El futuro no es un regalo, es una conquista», dijo Robert F. Kennedy, autor de sentencias particularmente inspiradas. A tal propósito de conquista cabe atribuir su compromiso con el combate por los derechos civiles de la minoría negra, que impregnó la presidencia de su hermano John, dio alas a la brega de Malcolm X y fortaleció la de Martin Luther King. Los cuatro fueron asesinados entre 1963 y 1968, pero su muerte prematura no impidió que marcaran con su legado el porvenir.

La firma del presidente Lyndon B. Johnson que figura al pie de la ley de derechos civiles (1964) y la ley de derecho al voto (1965) es indisociable de aquella herencia, del carácter liberador de un combate inaplazable por la decencia y la igualdad. La desconfianza con los Kennedy puesta de manifiesto por J. Edgar Hoover, director del FBI, tuvo que ver con el carácter transformador del momento más que con la vida galante de los hermanos.

De pronto, los caballeros del Klan quedaron desposeídos de su honorabilidad sin tacha -véase El nacimiento de una nación, D. W. Griffith (1915)-, que pasó a los esforzados de las marchas de Selma, militantes del mismo sueño que King: que un día sus hijos vivirían en una nación en la que no serían juzgados por el color de su piel.

Herencia kennediana

Esa no fue, en cualquier caso, la única herencia del periodo kennediano. La llegada de JFK a la Casa Blanca cambió para siempre al Partido Demócrata, definitivamente convertido en el albergue de las minorías y del mundo liberal frente al perfil conservador del Partido Repúblicano, subrayado por Dwight D. Eisenhower durante su presidencia (1953-1961). De John F. Kennedy a Barack Obama es posible dar con los elementos esenciales para la integración social en una comunidad multiétnica, fracturada en el pasado por la herencia de la guerra de secesión (1861-1865) y zarandeada hoy por el renacimiento del supremacismo blanco.

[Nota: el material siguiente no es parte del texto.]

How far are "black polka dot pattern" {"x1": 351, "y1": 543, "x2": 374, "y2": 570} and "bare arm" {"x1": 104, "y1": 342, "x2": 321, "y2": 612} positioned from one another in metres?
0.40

Suele decirse que sin la influencia decisiva de Bob Kennedy, los mil días de su hermano en el Despacho Oval habrían carecido en el plano interior de la impronta transformadora que se les atribuye. El presidente tendía a la contemporización, le alarmaba la radicalidad de los Musulmanes Negros y adláteres (Malcolm X) y recelaba de la determinación de King, apoyada en un verbo electrizante.

El fiscal general entendía mejor las urgencias históricas de la minoría negra (lo de afroamericana se popularizó más tarde). Estaba convencido de que «solo aquellos que se atreven a dejar mucho pueden lograr mucho», una opinión probablemente demasiado rotunda para quien, como JFK, siempre pensó que «los que hacen imposible una revolución pacífica harán inevitable una revolución violenta».

Mucho se ha debatido la naturaleza verdadera del impulso homicida que guio la mano de los asesinos de los hermanos Kennedy, de King y de Malcolm X. Acaso la explicación más sencilla sea, a la vez, la más cercana a la realidad: ninguno de ellos fue capaz de verse a sí mismo en el futuro que se avecinaba, desposeído de algunas de las certidumbres que configuraron el espíritu fundacional de la nación.